But as the Kennedys (make of that last name what you will) joke at one point relatively early in the novel, there's no record of the new house being built on an Indian burial ground or any other such stereotype of ghostly house haunting. It's a new house. And the things that happen could, for the most part, just be a string of increasingly dire coincidences.
Well, up to a point.
Stephen King praised The House Next Door in his early 1980's non-fiction book on horror, Danse Macabre. And it is excellent. Siddons has not, so far as I can tell, ever ventured again into the realm of horror. Pity. Just in terms of the horror elements, she's very good here, avoiding pitfalls that plague many a gifted, committed horror writer.
And as King observed, this is a horror story involving reputation -- the house strikes again and again at the social standing of its inhabitants and their friends. It's a monster devoted to embarrassment, at least initially. But it gets hungrier and more dangerous as the narrative progresses.
Siddons creates a fascinating world of privilege and gossip and extremely reluctant 'heroes.' Just the act of trying to save people from the house brings down embarrassment, loss of social standing, and loss of work on the heads of the Kennedys. In trying to defeat the house, they feed it. And where does the colossal enmity and growing danger of the house come from?

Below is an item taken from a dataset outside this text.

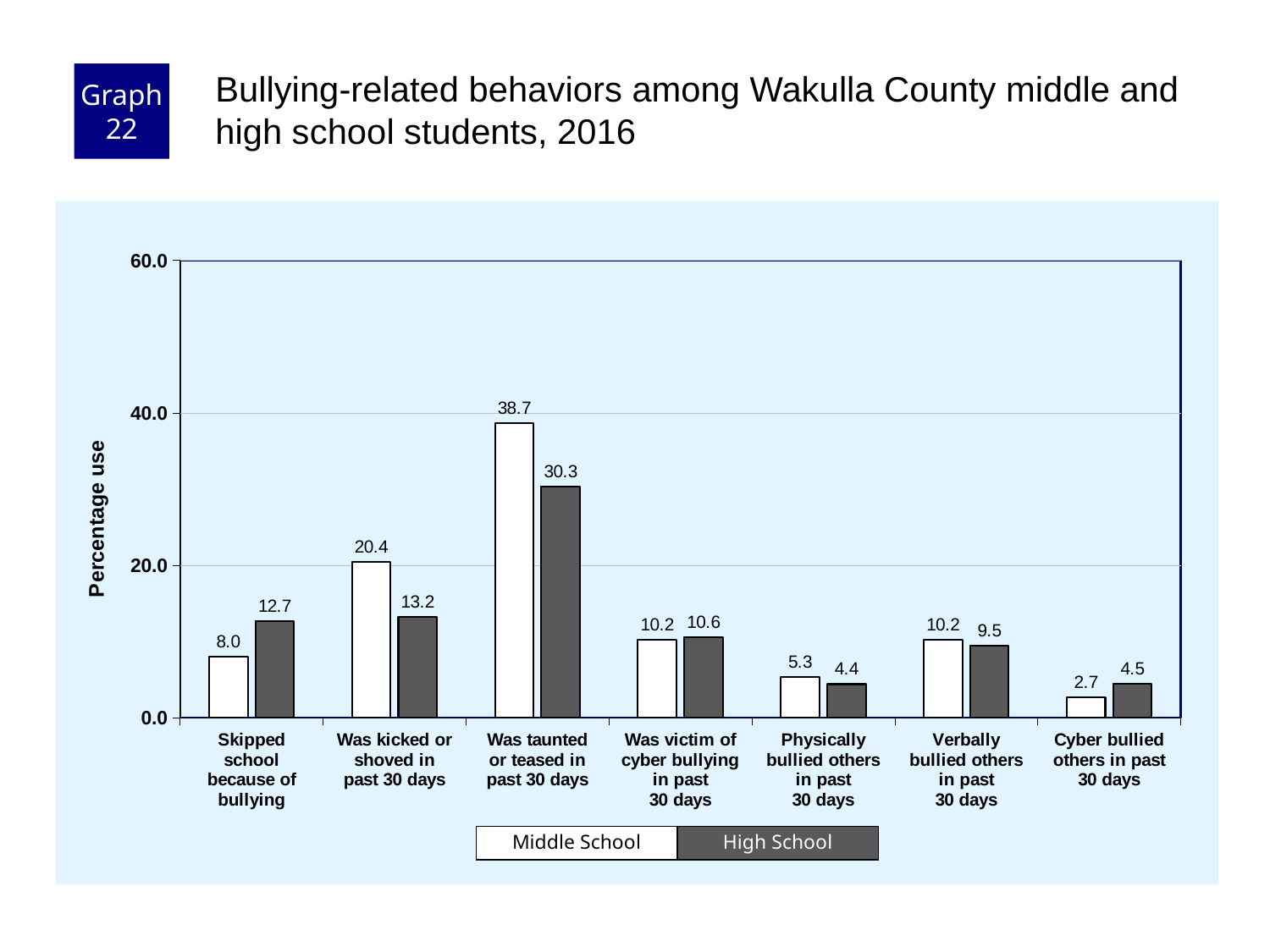
What is the High School value for 'Cyber bullied others in past 30 days'? 4.5 Which category has the lowest Middle School value? Cyber bullied others in past 30 days How many categories are shown on the x axis? 7 What kind of chart is shown on the slide? Bar chart What is the label of the y axis? Percentage use Which category has the highest Middle School value? Was taunted or teased in past 30 days What is the High School value for 'Skipped school because of bullying'? 12.7 Is the High School value for 'Was taunted or teased in past 30 days' greater or less than 20.0? greater How many series does the legend list? 2 What is the difference between the Middle School and High School values for 'Was taunted or teased in past 30 days'? 8.4 Which is larger for 'Was kicked or shoved in past 30 days': the Middle School value or the High School value? Middle School What is the Middle School value for 'Was taunted or teased in past 30 days'? 38.7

Well, Siddons will answer that last question, sort of, by the end of the novel, in a manner that satisfies while also preserving the mystery of Evil in the world of The House Next Door. This is a deeply satisfying horror novel with finely observed sections of social commentary and satire. Really, a remarkable work, and one of the four or five finest 'Haunted House' novels I've ever had the pleasure to read. Highly recommended.